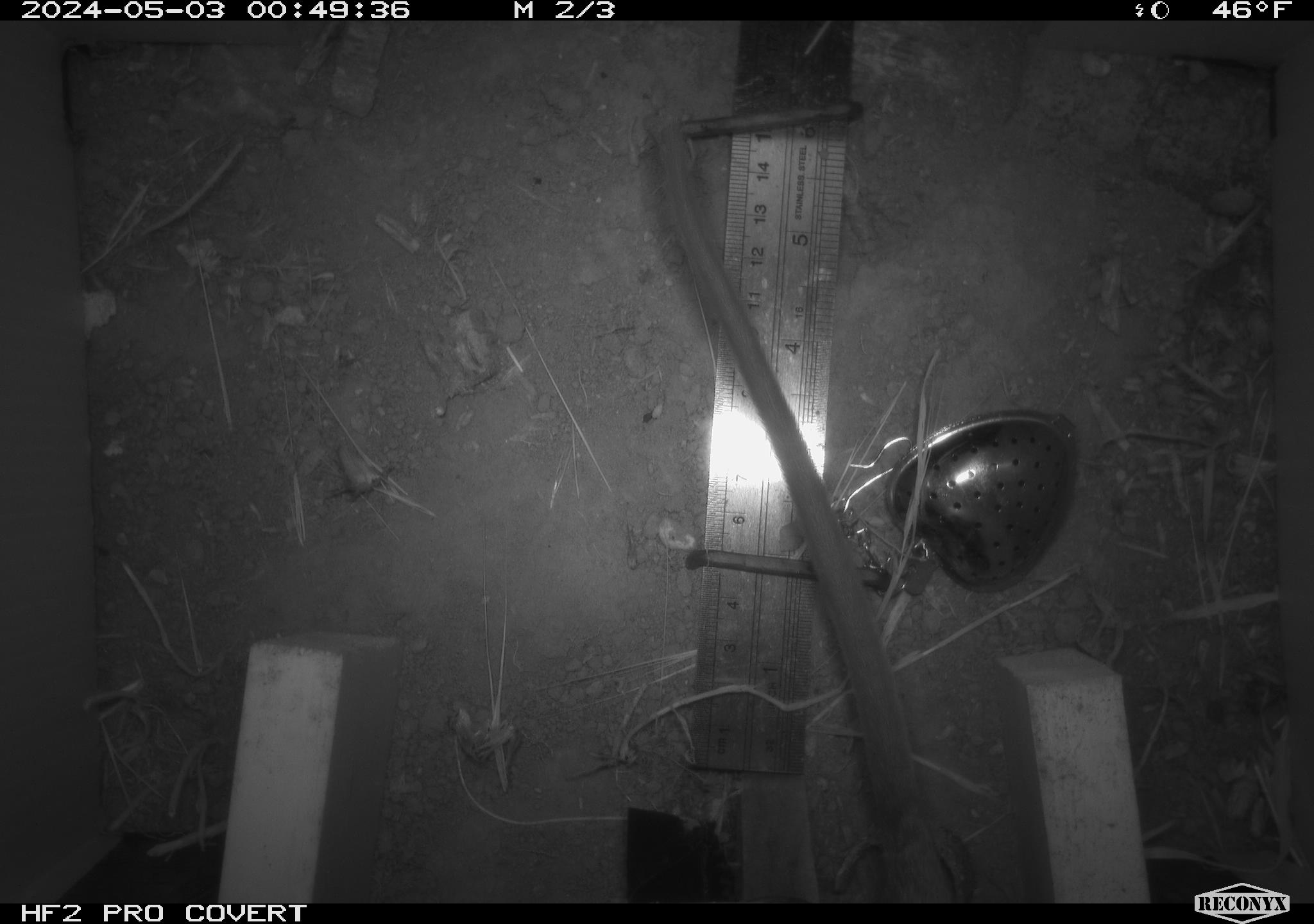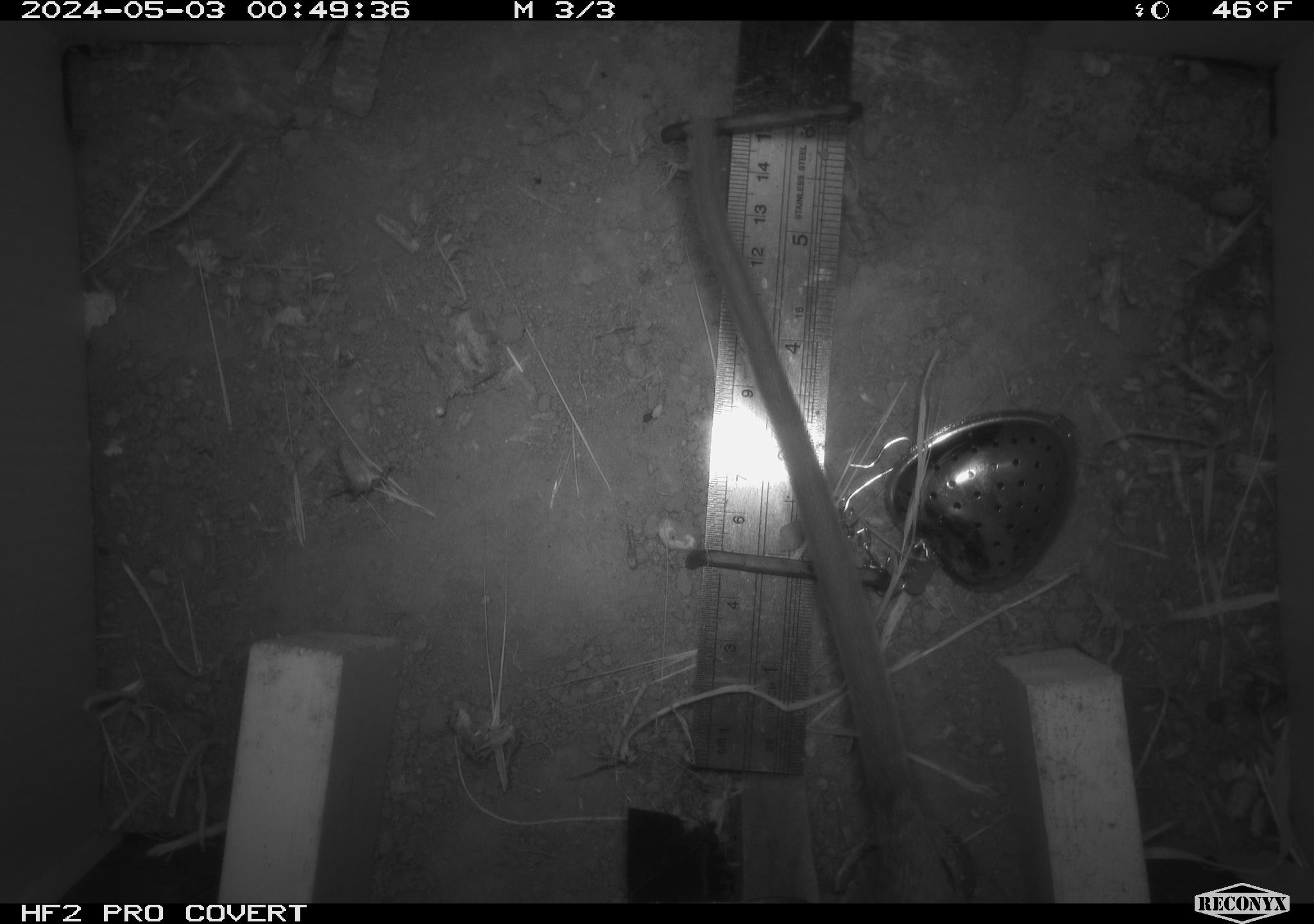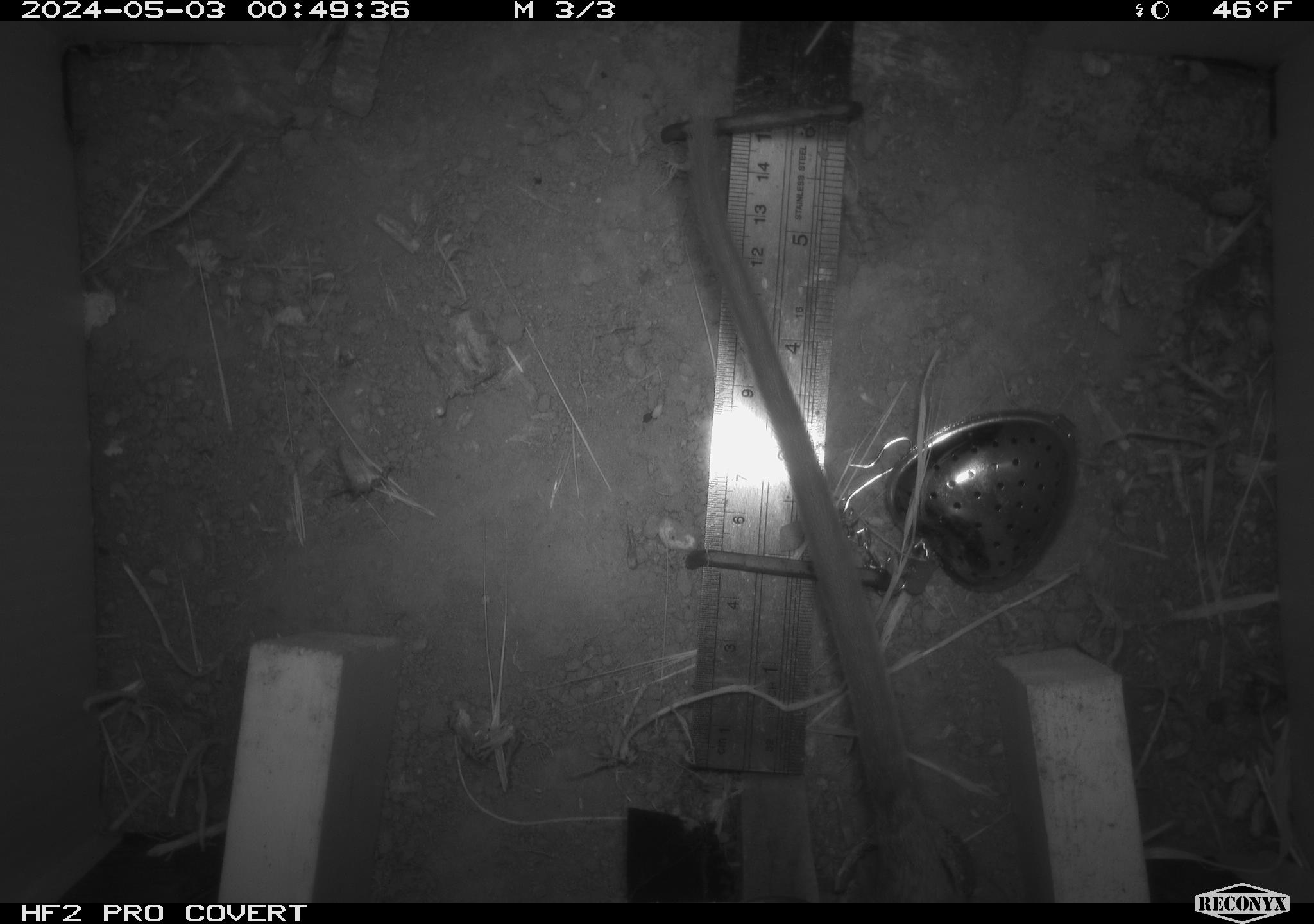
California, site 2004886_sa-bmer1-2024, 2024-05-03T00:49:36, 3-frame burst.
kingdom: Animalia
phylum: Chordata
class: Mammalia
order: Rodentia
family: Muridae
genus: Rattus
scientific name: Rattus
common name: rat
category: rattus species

━━━

▶ Problem statement: A word-for-word transcript of the entries above is needed, with pictures removed.

▶ Task solution:
California, site 2004886_sa-bmer1-2024, 2024-05-03T00:49:36, 3-frame burst.
kingdom: Animalia
phylum: Chordata
class: Mammalia
order: Rodentia
family: Muridae
genus: Rattus
scientific name: Rattus
common name: rat
category: rattus species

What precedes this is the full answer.